Par les soins des services de l’administration, Ousmane Guéye reçut un grand pli rose, couvert de timbres étrangers.

L’écriture de Mireille ! L’écriture sans fioritures qui détonait la nature volontaire de son auteur !

Son émotion était aussi incontrôlable que le jour  où il avait redécouvert l’épaule, la nuque, les cheveux de Mireille, au hasard d’une rentrée universitaire.

Devait-il se réjouir ? La couleur rose de l’enveloppe incitait à l’optimisme. Mais le départ brusque de la jeune fille pour son pays n’augurait rien de bon quant à ses rapports avec ses parents. Si le voyage avait été préparé, elle l’en aurait informé. Brusquement, elle avait disparu.

Depuis quatre jours, ses recherches se heurtaient  à un mur de silence opaque.
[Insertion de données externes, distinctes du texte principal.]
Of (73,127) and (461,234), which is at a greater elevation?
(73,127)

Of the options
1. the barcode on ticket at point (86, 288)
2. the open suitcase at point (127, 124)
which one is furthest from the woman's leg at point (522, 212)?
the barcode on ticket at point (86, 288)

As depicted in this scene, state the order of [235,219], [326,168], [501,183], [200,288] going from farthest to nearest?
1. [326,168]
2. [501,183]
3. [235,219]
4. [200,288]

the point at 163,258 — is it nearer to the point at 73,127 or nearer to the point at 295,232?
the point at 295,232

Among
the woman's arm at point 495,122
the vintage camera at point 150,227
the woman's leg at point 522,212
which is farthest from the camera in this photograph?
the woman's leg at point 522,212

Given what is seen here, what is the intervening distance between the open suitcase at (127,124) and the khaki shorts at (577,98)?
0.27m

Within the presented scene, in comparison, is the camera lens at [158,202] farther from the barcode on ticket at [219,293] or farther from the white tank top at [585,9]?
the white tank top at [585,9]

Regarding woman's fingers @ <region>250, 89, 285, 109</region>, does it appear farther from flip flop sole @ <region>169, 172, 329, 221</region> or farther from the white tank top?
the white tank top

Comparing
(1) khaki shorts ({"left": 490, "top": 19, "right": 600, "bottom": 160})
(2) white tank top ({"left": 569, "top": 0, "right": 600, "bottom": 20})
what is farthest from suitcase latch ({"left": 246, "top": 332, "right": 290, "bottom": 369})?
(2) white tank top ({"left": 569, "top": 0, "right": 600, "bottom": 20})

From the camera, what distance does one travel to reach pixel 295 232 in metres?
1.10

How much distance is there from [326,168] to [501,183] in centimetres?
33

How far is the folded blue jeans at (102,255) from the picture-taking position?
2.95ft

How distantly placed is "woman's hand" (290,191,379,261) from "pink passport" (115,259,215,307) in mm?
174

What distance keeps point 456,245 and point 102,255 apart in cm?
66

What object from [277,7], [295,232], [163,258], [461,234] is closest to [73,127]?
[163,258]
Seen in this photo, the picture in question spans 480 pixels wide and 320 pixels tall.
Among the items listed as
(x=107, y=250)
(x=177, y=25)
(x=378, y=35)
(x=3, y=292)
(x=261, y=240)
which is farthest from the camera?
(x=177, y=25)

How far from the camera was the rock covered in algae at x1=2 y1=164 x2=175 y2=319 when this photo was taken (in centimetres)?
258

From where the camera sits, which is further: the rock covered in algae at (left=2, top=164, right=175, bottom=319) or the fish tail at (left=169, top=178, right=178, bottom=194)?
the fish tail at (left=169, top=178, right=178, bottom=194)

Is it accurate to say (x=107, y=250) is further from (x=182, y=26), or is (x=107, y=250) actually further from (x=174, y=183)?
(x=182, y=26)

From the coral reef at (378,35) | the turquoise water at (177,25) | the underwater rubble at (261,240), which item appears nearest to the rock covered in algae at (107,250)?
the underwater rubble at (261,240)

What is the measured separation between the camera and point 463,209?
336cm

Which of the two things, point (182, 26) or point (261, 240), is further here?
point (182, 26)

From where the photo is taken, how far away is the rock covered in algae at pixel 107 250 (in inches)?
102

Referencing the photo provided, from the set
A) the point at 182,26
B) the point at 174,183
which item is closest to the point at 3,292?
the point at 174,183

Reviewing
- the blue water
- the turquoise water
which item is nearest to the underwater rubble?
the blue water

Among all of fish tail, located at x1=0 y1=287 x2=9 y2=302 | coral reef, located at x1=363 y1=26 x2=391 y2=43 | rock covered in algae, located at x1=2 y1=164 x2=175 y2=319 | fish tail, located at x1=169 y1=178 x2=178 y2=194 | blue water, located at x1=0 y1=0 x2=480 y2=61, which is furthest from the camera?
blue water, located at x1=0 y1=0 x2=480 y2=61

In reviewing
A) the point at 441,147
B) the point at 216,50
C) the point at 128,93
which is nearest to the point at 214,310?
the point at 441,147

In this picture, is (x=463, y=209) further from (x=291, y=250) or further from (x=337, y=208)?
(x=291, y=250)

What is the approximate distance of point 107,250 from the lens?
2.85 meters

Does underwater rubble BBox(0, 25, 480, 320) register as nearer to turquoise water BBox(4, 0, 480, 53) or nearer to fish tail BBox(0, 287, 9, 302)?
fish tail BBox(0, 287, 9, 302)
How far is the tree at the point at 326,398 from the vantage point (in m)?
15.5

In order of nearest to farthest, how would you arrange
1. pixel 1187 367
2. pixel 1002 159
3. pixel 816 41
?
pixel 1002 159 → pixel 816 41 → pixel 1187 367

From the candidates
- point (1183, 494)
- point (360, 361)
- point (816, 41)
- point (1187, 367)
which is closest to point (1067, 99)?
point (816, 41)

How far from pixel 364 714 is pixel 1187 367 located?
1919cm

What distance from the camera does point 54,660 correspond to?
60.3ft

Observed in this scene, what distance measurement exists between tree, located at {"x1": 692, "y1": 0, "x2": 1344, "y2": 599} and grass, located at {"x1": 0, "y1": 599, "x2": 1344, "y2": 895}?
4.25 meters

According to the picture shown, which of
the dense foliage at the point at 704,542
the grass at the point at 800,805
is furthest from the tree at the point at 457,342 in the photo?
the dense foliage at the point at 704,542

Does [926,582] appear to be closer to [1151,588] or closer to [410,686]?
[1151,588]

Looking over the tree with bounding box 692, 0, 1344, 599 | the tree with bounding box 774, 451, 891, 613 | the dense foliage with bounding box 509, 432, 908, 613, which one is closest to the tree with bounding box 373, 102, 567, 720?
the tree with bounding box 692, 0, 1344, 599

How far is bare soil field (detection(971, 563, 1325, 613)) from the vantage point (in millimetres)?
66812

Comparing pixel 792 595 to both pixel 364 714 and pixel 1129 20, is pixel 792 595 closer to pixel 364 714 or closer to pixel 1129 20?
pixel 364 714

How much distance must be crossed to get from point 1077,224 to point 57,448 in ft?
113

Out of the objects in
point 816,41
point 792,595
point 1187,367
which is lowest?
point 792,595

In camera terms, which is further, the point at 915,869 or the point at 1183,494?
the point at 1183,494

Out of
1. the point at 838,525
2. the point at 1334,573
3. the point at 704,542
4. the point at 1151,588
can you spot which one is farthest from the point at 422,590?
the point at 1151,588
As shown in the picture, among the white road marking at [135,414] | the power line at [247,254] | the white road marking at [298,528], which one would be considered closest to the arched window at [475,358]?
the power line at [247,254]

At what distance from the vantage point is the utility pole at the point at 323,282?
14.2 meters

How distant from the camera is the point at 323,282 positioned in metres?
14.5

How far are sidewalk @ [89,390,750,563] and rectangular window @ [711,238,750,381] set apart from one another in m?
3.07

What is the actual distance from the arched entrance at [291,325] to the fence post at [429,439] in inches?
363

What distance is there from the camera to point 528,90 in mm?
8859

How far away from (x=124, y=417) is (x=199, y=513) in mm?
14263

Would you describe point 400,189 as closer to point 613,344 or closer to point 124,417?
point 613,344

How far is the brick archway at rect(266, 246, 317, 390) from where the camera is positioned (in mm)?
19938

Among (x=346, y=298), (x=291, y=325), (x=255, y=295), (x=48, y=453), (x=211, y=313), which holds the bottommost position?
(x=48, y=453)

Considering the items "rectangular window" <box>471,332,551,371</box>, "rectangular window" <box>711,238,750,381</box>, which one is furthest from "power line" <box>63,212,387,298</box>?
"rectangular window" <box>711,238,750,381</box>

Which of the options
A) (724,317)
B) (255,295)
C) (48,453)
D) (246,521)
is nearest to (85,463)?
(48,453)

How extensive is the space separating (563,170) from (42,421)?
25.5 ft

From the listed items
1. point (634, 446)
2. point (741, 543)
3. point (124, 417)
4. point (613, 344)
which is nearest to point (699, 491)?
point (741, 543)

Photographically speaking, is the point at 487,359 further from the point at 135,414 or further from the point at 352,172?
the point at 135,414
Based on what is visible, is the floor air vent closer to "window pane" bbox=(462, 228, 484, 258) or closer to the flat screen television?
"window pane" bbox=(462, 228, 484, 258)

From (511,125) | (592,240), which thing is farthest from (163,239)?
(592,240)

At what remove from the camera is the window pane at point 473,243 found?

Habité par un tourment infernal, il avait osé faire le tour de la résidence diplomatique. Mais les bâtiments, situés au fond d’une immense cour, ne livraient aucun secret.

Yaye Khady constatait avec désespoir l’énervement et la distraction de son fils . Elle pressentait un événement capital dans la vie de son enfant, et malgré ses astuces de femmes ne put rien percer.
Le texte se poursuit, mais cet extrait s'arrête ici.